Performance Evaluation and Applications

The paper undertakes an empirical assessment of state-of-the-art graph embedding techniques on diverse datasets, both small (e.g., Cora, Citeseer) and large (e.g., YouTube, Flickr), emphasizing vertex classification and clustering tasks. The results promote random walk-based methods, such as DeepWalk and node2vec, for their balance between performance and computational resource demands. These techniques excel in preserving higher-order proximities and context from graph topology and node attributes.

Future Directions

The paper outlines several promising avenues for future work in graph representation learning:

  • Deep Graph Embedding: Extending deeper architectures without succumbing to over-smoothing problems encountered in GCNs.
  • Dynamic and Semi-supervised Models: Adjusting to evolving graph structures in real-time applications and exploiting partially labeled data, respectively.
  • Interpretable AI: Striving for understandability in embeddings to bridge the gap between performance and transparency, making AI more accountable and reliable.
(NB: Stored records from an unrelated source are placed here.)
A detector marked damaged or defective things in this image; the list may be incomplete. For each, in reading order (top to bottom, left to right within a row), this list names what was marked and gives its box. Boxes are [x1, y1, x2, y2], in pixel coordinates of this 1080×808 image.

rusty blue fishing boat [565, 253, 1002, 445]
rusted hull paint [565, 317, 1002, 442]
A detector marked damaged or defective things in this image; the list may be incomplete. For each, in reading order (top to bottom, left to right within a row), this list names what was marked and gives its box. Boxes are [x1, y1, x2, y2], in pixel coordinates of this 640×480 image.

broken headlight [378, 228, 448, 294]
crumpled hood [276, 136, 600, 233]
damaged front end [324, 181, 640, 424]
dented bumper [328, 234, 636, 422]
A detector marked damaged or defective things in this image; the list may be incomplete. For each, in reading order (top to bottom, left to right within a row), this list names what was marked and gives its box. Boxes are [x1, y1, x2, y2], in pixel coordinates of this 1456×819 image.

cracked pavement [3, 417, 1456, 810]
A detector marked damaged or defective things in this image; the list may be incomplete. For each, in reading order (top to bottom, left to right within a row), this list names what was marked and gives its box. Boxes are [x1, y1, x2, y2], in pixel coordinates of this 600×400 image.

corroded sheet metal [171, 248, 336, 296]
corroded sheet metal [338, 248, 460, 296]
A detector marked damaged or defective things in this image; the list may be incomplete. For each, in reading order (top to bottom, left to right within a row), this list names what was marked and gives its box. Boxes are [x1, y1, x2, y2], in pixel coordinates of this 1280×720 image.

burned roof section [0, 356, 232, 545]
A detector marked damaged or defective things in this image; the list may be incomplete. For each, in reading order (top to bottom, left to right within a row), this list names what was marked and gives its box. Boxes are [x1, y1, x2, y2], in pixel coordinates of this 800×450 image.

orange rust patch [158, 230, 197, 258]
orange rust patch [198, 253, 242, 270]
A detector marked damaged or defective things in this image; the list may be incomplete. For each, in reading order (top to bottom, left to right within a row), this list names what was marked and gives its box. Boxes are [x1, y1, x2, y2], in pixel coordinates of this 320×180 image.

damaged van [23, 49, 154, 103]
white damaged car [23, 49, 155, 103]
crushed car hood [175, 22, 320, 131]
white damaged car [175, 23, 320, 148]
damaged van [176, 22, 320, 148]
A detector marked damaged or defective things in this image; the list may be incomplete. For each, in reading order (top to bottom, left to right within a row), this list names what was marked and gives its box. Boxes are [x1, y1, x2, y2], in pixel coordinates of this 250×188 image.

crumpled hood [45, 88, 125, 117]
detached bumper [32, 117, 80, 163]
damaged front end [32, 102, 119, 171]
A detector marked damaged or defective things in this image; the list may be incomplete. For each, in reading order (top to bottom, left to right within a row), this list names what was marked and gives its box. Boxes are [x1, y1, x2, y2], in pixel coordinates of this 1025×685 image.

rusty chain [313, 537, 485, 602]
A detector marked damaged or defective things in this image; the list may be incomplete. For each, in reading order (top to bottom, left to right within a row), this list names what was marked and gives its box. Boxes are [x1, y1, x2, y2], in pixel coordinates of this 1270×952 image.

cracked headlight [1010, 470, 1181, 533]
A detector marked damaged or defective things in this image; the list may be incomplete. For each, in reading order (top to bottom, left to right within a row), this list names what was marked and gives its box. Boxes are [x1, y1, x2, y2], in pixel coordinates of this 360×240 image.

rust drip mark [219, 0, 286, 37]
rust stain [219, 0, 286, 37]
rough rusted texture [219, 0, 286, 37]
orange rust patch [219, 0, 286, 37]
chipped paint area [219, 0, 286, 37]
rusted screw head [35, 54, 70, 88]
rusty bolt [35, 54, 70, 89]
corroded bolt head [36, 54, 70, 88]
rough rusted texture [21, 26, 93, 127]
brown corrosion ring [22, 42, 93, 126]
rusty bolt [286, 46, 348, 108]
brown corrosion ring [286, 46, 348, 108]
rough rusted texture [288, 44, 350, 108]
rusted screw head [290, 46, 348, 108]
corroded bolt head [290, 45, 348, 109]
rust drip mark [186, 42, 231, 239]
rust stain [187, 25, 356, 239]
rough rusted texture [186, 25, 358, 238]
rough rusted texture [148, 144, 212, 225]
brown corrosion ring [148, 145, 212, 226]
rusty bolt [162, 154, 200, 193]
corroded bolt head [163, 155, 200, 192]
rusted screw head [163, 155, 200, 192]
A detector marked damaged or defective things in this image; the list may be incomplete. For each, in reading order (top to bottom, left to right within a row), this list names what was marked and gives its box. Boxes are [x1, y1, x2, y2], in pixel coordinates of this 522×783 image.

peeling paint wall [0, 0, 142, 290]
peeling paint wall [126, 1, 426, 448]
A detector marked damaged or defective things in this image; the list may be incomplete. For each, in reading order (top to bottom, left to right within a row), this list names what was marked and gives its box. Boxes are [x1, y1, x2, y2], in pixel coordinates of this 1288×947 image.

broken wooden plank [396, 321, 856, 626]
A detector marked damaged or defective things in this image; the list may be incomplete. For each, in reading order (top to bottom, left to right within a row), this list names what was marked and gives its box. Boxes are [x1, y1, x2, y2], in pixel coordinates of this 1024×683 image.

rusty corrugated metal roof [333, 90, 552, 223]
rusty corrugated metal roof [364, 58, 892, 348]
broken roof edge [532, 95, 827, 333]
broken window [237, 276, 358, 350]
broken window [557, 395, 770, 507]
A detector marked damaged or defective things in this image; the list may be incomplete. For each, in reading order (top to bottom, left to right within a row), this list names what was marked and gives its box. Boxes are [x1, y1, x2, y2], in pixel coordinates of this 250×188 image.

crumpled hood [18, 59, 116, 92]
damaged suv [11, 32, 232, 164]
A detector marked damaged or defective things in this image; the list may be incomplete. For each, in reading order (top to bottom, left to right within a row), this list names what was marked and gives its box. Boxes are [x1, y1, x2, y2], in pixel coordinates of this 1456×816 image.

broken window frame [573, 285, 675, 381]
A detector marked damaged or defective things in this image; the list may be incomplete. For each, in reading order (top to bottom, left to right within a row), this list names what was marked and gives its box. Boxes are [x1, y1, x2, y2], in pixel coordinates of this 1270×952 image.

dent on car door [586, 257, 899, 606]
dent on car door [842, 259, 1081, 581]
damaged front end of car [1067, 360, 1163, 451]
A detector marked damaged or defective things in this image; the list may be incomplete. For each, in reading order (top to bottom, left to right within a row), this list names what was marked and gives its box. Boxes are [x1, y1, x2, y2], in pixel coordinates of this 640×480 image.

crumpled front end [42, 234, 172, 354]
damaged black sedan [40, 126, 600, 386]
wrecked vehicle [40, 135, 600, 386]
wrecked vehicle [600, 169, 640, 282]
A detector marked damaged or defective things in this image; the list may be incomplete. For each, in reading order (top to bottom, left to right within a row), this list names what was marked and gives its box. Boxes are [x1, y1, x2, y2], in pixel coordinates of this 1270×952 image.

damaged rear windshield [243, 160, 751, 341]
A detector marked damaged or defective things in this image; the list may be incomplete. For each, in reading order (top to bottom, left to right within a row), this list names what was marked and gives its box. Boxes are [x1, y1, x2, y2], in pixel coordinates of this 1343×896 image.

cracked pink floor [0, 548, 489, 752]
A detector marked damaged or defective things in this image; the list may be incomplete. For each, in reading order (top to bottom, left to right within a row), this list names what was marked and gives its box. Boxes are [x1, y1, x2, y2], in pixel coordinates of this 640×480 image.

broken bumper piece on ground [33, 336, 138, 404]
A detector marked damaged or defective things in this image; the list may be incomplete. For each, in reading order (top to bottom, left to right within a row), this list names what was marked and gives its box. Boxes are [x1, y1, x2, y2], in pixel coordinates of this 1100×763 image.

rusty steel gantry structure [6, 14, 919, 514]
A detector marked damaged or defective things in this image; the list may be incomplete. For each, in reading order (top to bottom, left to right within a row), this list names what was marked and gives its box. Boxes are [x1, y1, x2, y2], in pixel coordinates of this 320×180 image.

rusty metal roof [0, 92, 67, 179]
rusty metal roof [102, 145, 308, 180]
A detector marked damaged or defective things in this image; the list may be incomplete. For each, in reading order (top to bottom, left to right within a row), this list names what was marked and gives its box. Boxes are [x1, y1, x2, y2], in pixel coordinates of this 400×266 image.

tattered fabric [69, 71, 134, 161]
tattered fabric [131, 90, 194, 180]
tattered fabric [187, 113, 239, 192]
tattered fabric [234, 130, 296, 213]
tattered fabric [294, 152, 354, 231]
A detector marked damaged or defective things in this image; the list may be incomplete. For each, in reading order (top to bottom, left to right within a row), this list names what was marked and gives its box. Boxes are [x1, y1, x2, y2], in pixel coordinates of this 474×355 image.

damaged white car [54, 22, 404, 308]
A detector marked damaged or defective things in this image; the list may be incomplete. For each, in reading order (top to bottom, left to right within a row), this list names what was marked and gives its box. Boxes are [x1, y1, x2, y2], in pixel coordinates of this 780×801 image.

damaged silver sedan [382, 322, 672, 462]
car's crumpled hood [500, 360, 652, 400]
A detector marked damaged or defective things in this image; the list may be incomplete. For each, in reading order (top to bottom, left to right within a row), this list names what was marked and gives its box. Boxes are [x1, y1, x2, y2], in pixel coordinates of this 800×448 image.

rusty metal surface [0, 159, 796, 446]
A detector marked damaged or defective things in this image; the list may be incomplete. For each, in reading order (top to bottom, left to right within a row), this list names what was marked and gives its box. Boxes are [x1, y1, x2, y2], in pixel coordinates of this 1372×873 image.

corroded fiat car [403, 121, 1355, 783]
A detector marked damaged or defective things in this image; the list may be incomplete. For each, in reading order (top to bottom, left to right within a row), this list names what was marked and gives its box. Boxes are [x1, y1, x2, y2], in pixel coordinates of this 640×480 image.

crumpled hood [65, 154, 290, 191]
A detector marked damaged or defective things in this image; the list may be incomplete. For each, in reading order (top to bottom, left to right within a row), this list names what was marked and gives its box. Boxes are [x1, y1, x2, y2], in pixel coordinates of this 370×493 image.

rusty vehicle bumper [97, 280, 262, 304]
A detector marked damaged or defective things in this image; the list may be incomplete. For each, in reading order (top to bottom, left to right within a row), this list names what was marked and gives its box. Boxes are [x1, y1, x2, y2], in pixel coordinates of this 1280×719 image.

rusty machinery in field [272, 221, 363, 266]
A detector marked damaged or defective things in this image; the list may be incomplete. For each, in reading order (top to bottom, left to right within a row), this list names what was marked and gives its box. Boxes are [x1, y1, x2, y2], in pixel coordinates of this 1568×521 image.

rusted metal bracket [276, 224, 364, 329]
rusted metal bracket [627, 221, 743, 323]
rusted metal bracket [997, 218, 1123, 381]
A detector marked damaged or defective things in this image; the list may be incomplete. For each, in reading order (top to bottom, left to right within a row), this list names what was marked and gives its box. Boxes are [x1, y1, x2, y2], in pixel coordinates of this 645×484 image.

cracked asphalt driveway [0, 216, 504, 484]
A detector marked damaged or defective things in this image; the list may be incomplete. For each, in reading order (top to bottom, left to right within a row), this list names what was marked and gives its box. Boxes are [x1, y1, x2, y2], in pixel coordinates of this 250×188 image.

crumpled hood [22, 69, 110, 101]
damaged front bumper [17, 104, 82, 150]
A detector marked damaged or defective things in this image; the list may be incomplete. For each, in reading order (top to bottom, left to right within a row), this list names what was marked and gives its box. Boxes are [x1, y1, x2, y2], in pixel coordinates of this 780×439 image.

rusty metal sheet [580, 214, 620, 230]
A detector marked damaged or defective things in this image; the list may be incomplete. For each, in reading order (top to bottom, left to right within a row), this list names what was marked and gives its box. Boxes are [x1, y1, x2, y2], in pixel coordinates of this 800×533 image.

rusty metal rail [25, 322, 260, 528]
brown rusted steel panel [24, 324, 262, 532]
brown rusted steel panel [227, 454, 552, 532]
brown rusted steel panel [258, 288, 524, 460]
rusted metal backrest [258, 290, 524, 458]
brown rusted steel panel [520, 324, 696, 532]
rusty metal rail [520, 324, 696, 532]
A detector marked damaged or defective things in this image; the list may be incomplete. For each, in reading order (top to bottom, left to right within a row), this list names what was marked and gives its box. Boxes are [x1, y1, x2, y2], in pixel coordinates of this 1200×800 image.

In conclusion, this paper serves as a comprehensive guide and reference point on graph representation learning methodologies. It provides a strong foundation for researchers aiming to tackle complex graph-structured data challenges in various application areas. The inclusion of an open-source Python library, GRLL, further positions this survey as a practical resource for developing and testing graph embedding algorithms.